7.2.1. Multipart: The common syntax

Connected: An Internet Encyclopedia
7.2.1. Multipart: The common syntax

Up: Connected: An Internet Encyclopedia
Up: Requests For Comments
Up: RFC 1521
Up: 7. The Predefined Content-Type Values
Up: 7.2. The Multipart Content-Type
Prev: 7.2. The Multipart Content-Type
Next: 7.2.2. The Multipart/mixed (primary) subtype

7.2.1. Multipart: The common syntax

All subtypes of "multipart" share a common syntax, defined in this section. A simple example of a multipart message also appears in this section. An example of a more complex multipart message is given in Appendix C.

The Content-Type field for multipart entities requires one parameter, "boundary", which is used to specify the encapsulation boundary. The encapsulation boundary is defined as a line consisting entirely of two hyphen characters ("-", decimal code 45) followed by the boundary parameter value from the Content-Type header field.

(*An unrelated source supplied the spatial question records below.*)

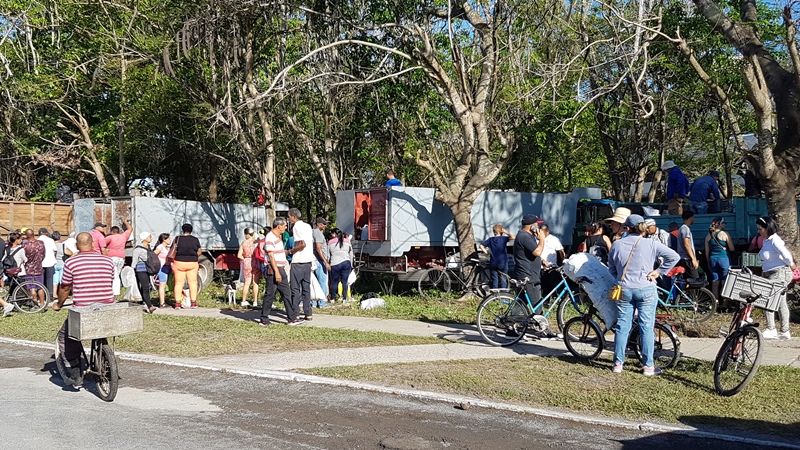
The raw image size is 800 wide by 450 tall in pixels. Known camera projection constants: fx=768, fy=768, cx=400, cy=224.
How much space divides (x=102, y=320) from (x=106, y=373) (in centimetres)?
66

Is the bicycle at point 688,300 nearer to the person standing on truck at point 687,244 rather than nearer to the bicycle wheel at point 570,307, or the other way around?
the person standing on truck at point 687,244

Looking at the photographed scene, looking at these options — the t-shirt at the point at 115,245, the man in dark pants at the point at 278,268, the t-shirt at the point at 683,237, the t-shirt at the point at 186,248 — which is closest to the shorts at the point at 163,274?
the t-shirt at the point at 115,245

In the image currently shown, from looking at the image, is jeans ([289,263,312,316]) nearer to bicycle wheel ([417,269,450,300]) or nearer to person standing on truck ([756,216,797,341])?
bicycle wheel ([417,269,450,300])

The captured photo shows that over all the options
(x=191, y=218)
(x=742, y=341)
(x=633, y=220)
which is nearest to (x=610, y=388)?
(x=742, y=341)

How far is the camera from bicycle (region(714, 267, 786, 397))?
8.08 metres

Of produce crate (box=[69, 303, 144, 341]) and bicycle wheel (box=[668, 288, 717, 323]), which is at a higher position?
produce crate (box=[69, 303, 144, 341])

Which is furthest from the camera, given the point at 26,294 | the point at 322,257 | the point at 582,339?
the point at 26,294

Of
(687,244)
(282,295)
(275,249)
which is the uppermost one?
(687,244)

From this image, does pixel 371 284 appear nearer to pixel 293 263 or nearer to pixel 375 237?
pixel 375 237

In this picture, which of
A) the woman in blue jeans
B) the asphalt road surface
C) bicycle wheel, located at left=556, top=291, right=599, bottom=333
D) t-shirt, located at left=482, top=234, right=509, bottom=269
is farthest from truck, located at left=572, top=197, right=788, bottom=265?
the asphalt road surface

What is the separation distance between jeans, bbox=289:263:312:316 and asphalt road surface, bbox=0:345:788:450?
3.93 metres

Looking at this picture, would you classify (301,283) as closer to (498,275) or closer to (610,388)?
(498,275)

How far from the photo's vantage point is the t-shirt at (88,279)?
833 cm

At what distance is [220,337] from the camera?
492 inches
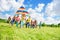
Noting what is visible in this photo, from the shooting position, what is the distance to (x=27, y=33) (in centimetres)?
366

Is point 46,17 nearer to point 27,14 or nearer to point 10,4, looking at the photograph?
point 27,14

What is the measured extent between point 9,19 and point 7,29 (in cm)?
22

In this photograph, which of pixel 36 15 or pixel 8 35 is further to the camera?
pixel 36 15

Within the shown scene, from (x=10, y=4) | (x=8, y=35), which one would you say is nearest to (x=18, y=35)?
(x=8, y=35)

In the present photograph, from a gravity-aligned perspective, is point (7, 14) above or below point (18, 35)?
above

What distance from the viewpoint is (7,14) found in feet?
12.6

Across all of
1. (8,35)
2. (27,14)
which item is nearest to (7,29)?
(8,35)

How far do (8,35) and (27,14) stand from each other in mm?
469

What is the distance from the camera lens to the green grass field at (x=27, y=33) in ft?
11.7

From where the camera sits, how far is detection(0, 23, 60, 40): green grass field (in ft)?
11.7

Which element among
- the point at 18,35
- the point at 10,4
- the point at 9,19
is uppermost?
the point at 10,4

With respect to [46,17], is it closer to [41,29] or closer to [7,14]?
[41,29]

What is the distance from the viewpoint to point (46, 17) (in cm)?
379

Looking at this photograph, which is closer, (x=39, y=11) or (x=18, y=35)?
(x=18, y=35)
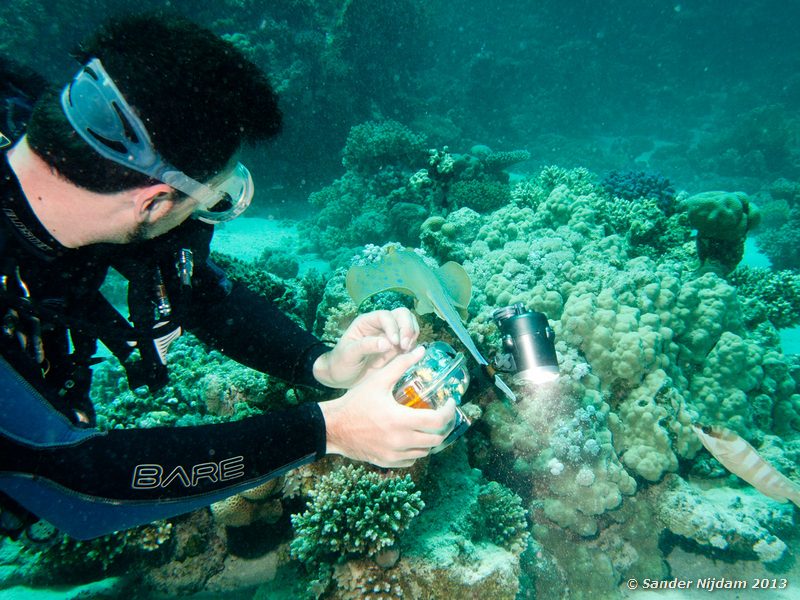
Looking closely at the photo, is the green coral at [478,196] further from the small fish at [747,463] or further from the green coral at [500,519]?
the green coral at [500,519]

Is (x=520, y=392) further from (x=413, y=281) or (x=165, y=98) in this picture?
(x=165, y=98)

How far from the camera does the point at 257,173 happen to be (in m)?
15.3

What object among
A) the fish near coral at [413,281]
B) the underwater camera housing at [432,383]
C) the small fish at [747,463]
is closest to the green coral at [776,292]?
the small fish at [747,463]

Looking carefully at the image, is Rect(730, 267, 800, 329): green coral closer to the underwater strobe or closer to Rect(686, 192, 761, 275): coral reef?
Rect(686, 192, 761, 275): coral reef

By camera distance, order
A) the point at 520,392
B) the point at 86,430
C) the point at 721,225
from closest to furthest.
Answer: the point at 86,430 < the point at 520,392 < the point at 721,225

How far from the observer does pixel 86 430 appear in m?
1.52

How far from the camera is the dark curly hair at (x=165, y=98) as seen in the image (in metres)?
1.63

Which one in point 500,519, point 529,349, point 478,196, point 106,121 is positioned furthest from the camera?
point 478,196

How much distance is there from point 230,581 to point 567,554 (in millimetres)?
3743

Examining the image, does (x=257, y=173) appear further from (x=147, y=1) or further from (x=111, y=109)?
(x=111, y=109)

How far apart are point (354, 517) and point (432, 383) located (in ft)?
6.62

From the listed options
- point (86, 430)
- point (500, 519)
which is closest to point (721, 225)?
point (500, 519)

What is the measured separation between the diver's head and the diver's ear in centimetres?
4

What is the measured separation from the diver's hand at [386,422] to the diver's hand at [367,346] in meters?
0.36
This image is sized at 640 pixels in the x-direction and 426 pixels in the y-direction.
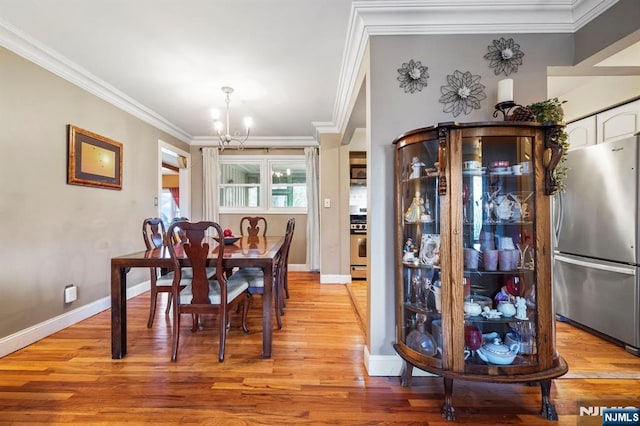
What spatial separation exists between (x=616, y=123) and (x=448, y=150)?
2.12 meters

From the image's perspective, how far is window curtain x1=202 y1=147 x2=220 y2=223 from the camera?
16.8 feet

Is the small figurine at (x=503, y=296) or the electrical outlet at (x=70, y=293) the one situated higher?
the small figurine at (x=503, y=296)

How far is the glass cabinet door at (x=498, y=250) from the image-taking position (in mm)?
1570

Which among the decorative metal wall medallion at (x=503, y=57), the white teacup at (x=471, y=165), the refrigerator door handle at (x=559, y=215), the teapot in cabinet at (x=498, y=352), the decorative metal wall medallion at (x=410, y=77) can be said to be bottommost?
the teapot in cabinet at (x=498, y=352)

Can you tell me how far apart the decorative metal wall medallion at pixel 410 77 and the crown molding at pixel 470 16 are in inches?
8.4

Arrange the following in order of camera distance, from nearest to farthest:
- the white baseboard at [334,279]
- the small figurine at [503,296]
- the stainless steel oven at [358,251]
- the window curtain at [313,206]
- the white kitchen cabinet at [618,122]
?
the small figurine at [503,296]
the white kitchen cabinet at [618,122]
the white baseboard at [334,279]
the stainless steel oven at [358,251]
the window curtain at [313,206]

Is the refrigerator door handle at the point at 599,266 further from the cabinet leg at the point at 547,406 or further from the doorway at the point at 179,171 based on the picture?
the doorway at the point at 179,171

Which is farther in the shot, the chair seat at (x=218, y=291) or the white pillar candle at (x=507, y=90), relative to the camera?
the chair seat at (x=218, y=291)

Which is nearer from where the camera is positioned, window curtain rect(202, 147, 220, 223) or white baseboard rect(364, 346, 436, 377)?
white baseboard rect(364, 346, 436, 377)

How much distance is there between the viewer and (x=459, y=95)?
6.30ft

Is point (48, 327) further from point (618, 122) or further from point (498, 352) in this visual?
point (618, 122)

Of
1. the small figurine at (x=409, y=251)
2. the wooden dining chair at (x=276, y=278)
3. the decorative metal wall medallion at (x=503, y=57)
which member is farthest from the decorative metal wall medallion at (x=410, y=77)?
the wooden dining chair at (x=276, y=278)

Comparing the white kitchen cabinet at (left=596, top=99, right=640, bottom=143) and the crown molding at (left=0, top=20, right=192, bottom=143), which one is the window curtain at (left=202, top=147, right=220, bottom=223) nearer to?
the crown molding at (left=0, top=20, right=192, bottom=143)

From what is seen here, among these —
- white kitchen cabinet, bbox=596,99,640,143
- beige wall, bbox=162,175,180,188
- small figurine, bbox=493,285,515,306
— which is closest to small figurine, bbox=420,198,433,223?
small figurine, bbox=493,285,515,306
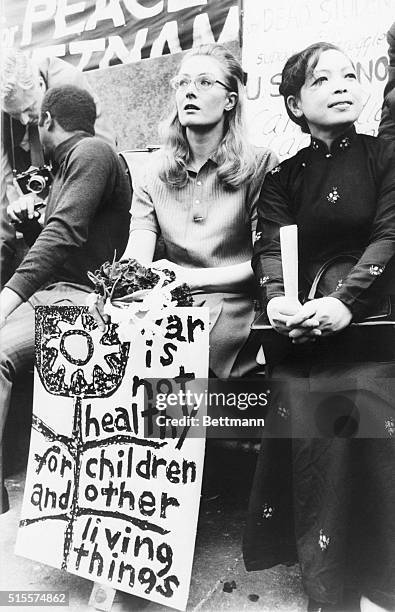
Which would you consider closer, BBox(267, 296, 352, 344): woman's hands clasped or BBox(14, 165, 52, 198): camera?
BBox(267, 296, 352, 344): woman's hands clasped

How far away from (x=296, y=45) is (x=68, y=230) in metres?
1.30

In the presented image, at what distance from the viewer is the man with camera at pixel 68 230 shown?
2.68m

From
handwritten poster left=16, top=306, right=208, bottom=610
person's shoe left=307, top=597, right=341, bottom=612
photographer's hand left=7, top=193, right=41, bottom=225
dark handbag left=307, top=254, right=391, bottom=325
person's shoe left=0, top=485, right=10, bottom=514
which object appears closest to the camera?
person's shoe left=307, top=597, right=341, bottom=612

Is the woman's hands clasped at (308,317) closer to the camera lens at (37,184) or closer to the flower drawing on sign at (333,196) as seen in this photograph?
the flower drawing on sign at (333,196)

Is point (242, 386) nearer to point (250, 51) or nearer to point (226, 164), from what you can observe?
point (226, 164)

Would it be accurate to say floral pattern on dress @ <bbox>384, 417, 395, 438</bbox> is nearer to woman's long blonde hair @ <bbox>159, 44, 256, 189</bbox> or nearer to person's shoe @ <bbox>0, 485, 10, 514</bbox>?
woman's long blonde hair @ <bbox>159, 44, 256, 189</bbox>

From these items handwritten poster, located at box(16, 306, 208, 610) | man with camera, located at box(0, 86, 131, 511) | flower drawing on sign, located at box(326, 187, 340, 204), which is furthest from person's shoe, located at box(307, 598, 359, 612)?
flower drawing on sign, located at box(326, 187, 340, 204)

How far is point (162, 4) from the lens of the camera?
267 cm

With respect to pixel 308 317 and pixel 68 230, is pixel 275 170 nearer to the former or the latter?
pixel 308 317

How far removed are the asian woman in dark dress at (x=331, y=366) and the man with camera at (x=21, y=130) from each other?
3.55ft

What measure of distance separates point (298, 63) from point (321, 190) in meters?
0.57

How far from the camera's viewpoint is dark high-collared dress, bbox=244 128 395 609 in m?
2.23

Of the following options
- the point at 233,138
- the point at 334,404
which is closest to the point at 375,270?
the point at 334,404

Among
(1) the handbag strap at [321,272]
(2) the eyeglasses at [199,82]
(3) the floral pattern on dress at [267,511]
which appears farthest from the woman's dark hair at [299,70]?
(3) the floral pattern on dress at [267,511]
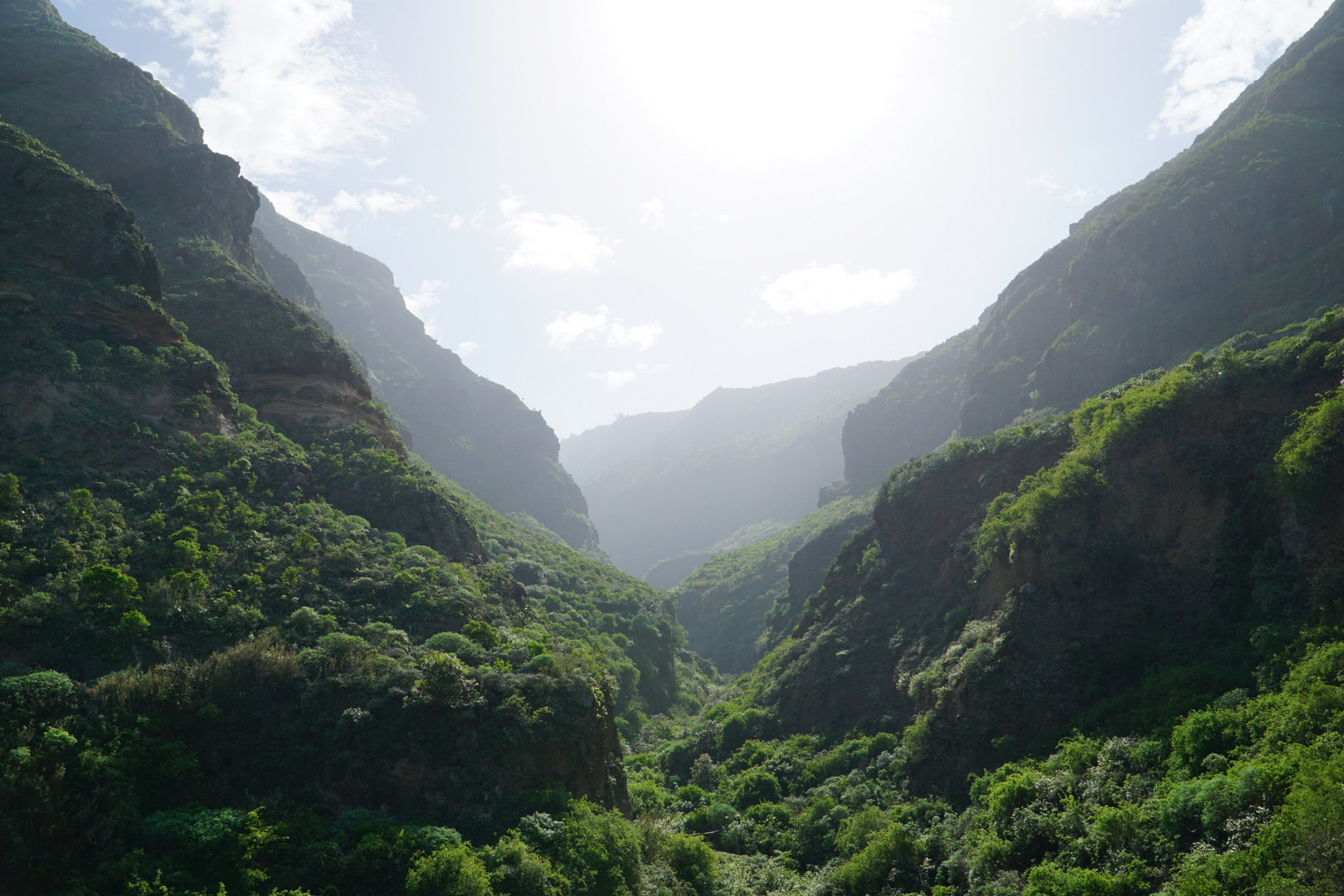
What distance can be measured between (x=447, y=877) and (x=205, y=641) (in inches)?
465

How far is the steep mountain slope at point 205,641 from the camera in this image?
1562 cm

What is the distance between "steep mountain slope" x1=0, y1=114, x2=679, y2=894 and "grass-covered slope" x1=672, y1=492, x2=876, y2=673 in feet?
149

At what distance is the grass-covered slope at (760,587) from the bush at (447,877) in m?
51.7

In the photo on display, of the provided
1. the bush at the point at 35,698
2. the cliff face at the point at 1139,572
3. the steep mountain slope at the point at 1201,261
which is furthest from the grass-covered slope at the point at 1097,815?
the steep mountain slope at the point at 1201,261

      NOTE: The hyphens are for rough compatibility with the earlier RFC
      934 method of message encapsulation, and for ease of searching for
      the boundaries in some implementations. However, it should be
      noted that multipart messages are NOT completely compatible with
      RFC 934 encapsulations; in particular, they do not obey RFC 934
      quoting conventions for embedded lines that begin with hyphens.
      This mechanism was chosen over the RFC 934 mechanism because the
      latter causes lines to grow with each level of quoting.  The
      combination of this growth with the fact that SMTP implementations
      sometimes wrap long lines made the RFC 934 mechanism unsuitable
      for use in the event that deeply-nested multipart structuring is
      ever desired.

WARNING TO IMPLEMENTORS: The grammar for parameters on the Content- type field is such that it is often necessary to enclose the boundaries in quotes on the Content-type line. This is not always necessary, but never hurts. Implementors should be sure to study the grammar carefully in order to avoid producing illegal Content-type fields. Thus, a typical multipart Content-Type header field might look like this:

                 Content-Type: multipart/mixed;
                      boundary=gc0p4Jq0M2Yt08jU534c0p

But the following is illegal:

                 Content-Type: multipart/mixed;
                      boundary=gc0p4Jq0M:2Yt08jU534c0p

(because of the colon) and must instead be represented as

                 Content-Type: multipart/mixed;
                      boundary="gc0p4Jq0M:2Yt08jU534c0p"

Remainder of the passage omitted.